* **Task instructions**
Rewrite as a numbered list the lines of the records from the line containing "How far into" through the final line of the records, both included, omitting any blank lines.

* **Listed records**
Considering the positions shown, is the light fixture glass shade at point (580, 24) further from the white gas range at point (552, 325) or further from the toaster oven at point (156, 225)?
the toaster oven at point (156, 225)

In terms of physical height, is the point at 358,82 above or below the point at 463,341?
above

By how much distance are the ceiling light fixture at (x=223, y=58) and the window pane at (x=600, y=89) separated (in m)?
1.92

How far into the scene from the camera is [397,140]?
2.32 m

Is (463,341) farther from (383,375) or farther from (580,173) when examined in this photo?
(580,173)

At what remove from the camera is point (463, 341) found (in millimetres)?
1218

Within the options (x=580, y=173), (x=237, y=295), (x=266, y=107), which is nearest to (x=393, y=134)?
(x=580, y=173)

* **Solved exercise**
1. How far into the scene from the camera is [397,140]?
2. 2.32 m
3. Is (463,341) farther from (383,375) or farther from (580,173) when examined in this photo?
4. (580,173)
5. At what remove from the camera is point (463, 341) found (in millimetres)?
6. 1218
7. Within the options (x=580, y=173), (x=237, y=295), (x=266, y=107), which is nearest to (x=393, y=134)?
8. (x=580, y=173)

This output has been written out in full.